The appearance of John Berger’s Ways of Seeing in 1972 coincided with the beginning of a three-year period when I wrote no music. I was teaching in a Fine Art department at the time and had been inveigled into doing some art history teaching (which I had never done before) by my friend and colleague Fred Orton. Eventually Fred and I taught together a two-year course on the work of Marcel Duchamp. John Berger’s book and the extraordinary television series, where he gives the impression of having no script, was an inspiration and I found his whole approach to looking at art so incredibly fresh and original. There was no way that I could match the breadth of his knowledge about art, but I could, and did, try to emulate his ability to make surprising connections.

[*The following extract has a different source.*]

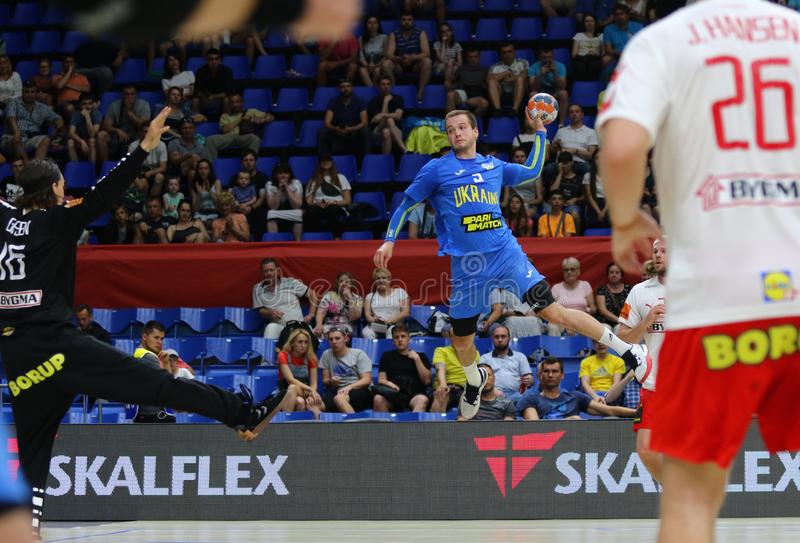EHF EURO 2020 Qualifiers handball game Ukraine v Denmark. KYIV, UKRAINE - JUNE 12, 2019: Andrii AKIMENKO of Ukraine throws a ball during the EHF EURO 2020 royalty free stock photo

25 years later we met, in Madrid when I was working with Juan Muñoz, and we became friends. As it happens he cannot be at the performances of my work with Juan in Madrid this month since he is so involved with the season of his work in England. I was happy, though, to write music for the radio (and now CD) version of his correspondence with John Christie I Send You this Cadmium Red where he demonstrates again, as in the TV series, his unique ability as a performer. It was there too in his quasi-improvised meditation on a penknife at the memorial for Juan at the Tate Modern in 2001.
Perhaps he should do a sequel – Ways of Talking. He can make you think that you are the only person in the world to hear what he is saying and he is certainly the most intelligent person I have ever met.